_DOCUMENT SECTION_
A day after an American diplomat was killed near Baghdad's heavily fortified Green Zone, questions lingered about his death.

Jim Mollen, 48, the U.S. Embassy's senior consultant to the Iraqi ministers of education and higher education, was the second U.S. diplomat known to have been killed in Baghdad since Iraq's interim government assumed political power on June 28. Pete Mitchell, an embassy spokesman, said Mollen's body was discovered Wednesday afternoon in a sport-utility vehicle outside the zone in central Baghdad that houses the U.S. Embassy and Iraqi government offices.

A senior diplomat in Baghdad said Mollen was driving alone in the car, which was not armored, in violation of rules for U.S. government employees here. Another diplomat said Mollen may have been abducted within the fortified compound.

"We think there is a possibility he may have been held up in a type of criminal action and taken outside the Green Zone area," the diplomat said. "We're investigating all the possibilities, and that is just one possibility."

Muhanned Hanoun, a spokesman for the Education Ministry, said Mollen routinely visited the ministry without guards and was highly regarded by employees there.

"The day before yesterday, he came to the ministry, and I asked him: 'Why don't you use guards to protect yourself? It is dangerous outside.' He said: 'I came here to serve Iraqis. I am here to help them and they know that. They won't hurt me.' "

The organization led by Zarqawi said on Thursday that it had carried out the attack that killed Mollen, according to the Reuters news service, which said the claim appeared on Internet sites often used by radical Islamic groups in Iraq, but could not be verified.

_EXTRACTED MATERIAL_
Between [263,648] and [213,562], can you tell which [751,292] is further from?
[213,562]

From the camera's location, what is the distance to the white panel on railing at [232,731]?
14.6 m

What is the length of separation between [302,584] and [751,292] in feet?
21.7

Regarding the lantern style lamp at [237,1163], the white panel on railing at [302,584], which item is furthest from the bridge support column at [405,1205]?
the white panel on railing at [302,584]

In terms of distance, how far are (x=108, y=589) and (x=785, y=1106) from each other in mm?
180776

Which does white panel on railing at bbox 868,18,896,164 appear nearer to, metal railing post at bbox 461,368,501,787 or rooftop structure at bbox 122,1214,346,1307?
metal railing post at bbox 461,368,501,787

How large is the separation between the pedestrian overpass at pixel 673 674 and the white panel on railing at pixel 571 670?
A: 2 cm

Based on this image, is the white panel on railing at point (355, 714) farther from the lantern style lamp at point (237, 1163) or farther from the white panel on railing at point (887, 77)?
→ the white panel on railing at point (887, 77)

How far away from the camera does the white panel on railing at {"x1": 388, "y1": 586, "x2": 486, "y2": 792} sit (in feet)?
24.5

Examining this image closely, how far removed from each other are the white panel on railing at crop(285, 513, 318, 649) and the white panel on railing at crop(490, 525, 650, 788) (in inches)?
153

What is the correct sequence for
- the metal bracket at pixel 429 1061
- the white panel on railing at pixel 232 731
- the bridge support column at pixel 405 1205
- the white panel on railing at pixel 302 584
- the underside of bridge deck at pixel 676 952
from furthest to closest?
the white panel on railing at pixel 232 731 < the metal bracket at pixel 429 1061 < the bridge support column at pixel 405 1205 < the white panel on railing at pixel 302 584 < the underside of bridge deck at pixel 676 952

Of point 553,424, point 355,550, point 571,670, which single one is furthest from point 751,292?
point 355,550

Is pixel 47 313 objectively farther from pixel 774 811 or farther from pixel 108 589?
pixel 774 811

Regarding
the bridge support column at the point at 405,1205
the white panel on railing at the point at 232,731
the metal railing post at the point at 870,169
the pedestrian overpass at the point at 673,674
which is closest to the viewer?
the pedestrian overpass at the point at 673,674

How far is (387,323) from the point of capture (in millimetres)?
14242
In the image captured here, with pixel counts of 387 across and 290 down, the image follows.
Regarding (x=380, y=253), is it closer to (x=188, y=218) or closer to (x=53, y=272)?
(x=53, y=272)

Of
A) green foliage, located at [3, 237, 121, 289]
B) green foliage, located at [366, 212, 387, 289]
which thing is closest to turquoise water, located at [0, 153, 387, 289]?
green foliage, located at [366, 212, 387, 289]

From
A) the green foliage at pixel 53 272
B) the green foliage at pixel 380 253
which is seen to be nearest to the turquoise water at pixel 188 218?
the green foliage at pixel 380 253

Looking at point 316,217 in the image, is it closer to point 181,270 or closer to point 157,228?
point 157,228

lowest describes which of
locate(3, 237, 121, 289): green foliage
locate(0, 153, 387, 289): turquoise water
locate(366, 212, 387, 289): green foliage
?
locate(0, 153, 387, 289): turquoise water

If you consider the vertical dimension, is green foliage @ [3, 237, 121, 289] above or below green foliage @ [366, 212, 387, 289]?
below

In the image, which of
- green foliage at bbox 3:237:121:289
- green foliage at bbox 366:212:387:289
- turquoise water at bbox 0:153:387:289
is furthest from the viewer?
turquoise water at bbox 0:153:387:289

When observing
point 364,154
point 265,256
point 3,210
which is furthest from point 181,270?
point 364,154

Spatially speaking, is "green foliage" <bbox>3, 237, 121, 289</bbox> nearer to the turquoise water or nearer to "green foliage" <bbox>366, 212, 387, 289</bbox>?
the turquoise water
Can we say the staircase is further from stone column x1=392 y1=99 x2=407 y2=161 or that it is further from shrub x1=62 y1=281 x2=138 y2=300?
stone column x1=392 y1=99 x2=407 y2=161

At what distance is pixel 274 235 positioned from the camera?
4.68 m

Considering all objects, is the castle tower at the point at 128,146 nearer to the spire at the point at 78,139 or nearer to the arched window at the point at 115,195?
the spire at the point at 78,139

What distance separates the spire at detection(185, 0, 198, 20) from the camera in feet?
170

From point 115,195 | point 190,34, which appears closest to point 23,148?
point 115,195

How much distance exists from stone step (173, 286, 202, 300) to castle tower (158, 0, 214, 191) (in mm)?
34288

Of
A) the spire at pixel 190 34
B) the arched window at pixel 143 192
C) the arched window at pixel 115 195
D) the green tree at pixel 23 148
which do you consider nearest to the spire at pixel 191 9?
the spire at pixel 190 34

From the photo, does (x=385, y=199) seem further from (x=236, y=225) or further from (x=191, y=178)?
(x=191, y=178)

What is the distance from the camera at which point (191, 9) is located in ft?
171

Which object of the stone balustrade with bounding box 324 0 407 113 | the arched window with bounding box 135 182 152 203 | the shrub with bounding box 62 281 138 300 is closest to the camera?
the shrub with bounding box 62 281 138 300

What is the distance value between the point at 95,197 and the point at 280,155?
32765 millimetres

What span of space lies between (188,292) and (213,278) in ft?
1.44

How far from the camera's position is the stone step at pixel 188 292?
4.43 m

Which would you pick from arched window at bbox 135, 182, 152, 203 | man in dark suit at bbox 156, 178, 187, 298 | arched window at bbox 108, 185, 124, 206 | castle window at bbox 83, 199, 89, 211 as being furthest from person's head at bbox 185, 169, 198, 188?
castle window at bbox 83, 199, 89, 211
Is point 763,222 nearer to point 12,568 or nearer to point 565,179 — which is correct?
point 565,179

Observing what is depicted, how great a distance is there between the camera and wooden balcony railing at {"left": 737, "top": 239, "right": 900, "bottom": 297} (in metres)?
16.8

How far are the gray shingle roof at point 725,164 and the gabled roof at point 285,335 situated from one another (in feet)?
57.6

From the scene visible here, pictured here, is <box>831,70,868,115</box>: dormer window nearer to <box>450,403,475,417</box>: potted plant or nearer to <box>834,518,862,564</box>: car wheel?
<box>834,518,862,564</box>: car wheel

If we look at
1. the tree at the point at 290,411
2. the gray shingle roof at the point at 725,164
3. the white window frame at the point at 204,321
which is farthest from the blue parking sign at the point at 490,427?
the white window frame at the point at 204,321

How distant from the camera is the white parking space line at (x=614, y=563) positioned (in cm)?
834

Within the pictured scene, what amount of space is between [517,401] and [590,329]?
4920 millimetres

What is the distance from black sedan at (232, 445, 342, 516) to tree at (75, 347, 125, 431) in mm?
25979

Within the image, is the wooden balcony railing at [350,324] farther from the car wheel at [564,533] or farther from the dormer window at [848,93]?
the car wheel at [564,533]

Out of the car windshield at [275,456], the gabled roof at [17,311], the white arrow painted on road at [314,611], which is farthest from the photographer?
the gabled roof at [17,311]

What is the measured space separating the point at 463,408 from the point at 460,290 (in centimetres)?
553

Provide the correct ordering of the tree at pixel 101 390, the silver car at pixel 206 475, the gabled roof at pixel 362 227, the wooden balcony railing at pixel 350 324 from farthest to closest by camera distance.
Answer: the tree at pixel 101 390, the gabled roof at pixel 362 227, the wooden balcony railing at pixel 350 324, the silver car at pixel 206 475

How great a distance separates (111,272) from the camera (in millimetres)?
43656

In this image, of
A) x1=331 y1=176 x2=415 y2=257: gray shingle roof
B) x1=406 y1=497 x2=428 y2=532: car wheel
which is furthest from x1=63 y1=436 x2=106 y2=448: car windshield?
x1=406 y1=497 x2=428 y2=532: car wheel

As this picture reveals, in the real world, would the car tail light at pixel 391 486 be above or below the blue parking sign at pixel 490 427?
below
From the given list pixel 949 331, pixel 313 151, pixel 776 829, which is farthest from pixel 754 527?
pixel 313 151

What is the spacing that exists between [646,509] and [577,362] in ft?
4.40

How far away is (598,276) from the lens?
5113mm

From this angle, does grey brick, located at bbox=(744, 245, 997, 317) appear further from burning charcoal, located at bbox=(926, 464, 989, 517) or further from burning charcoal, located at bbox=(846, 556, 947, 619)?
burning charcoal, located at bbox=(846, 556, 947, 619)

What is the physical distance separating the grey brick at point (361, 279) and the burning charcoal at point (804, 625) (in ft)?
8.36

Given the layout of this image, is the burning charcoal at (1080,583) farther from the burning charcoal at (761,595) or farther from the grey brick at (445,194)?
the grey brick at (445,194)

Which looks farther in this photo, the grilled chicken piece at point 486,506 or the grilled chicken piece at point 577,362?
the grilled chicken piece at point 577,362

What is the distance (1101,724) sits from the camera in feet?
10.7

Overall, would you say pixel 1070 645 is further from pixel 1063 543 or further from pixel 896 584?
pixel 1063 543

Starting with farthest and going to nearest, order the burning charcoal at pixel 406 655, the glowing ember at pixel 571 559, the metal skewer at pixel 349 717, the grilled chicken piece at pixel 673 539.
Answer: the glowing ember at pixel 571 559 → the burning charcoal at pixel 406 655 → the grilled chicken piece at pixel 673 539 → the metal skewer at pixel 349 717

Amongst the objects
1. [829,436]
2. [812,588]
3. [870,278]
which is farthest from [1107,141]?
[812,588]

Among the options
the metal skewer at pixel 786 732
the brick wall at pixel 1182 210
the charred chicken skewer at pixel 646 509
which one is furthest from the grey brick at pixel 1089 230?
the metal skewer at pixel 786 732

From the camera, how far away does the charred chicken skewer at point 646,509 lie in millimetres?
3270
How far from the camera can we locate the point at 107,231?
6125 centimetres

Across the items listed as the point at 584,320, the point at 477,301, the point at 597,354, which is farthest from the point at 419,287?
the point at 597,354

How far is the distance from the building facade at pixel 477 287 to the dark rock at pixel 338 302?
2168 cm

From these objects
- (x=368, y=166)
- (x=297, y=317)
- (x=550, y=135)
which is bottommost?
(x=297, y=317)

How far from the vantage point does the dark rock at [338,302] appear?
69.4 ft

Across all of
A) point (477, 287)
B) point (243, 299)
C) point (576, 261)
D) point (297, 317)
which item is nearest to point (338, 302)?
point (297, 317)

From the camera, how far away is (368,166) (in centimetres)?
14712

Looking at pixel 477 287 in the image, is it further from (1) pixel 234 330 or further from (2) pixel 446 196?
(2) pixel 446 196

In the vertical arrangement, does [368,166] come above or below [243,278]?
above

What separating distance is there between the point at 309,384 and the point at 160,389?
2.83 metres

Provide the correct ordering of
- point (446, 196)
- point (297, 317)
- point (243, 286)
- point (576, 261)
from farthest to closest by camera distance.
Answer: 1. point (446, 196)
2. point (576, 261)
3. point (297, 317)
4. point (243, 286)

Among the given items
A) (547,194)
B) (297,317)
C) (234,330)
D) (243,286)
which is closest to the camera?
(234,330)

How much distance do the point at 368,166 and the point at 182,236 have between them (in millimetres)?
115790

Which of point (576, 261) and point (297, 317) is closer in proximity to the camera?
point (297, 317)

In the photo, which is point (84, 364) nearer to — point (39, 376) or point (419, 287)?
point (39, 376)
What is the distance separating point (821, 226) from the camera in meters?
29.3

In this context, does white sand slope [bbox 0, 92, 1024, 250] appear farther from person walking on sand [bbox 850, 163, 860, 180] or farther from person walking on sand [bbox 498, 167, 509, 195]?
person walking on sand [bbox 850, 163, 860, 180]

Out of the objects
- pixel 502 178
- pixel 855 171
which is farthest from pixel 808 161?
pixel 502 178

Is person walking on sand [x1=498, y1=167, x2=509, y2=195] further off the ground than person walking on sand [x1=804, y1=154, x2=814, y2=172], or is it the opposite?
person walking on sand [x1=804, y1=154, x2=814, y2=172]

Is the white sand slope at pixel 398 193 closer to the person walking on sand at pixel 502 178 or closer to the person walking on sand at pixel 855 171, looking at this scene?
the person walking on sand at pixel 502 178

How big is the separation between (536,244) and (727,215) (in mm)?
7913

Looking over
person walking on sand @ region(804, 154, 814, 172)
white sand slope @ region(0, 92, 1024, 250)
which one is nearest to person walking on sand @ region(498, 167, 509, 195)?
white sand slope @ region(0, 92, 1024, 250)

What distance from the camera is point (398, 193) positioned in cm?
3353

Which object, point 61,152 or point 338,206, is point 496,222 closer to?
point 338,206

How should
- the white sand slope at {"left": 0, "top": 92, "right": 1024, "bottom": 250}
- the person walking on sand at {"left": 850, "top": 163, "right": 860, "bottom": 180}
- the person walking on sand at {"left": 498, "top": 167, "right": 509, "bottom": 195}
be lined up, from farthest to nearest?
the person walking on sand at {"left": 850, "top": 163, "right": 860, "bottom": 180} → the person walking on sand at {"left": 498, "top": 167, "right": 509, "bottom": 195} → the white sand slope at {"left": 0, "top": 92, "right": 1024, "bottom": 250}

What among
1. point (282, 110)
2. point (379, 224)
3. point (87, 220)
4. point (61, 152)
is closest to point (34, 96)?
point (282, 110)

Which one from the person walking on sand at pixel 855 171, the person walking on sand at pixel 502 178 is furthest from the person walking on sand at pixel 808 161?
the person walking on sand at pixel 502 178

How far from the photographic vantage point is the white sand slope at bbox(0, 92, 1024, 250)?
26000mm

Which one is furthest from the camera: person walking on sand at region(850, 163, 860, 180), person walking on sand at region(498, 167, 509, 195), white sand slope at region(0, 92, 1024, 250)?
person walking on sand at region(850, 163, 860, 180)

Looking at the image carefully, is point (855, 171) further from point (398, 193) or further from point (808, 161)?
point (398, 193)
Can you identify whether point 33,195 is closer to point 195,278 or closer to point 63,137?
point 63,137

_REQUEST_
Say yes or no to whether each statement agrees with the news report, quoting the words that decide it: 1. Mollen's vehicle was armored. 2. Mollen routinely went to the Education Ministry without guards. 3. Reuters was able to verify the claim of responsibility for the attack. The entries above are unrelated to the news report.

_ANSWER_
1. No: "Mollen was driving alone in the car, which was not armored"
2. Yes: "Mollen routinely visited the ministry without guards"
3. No: "but could not be verified"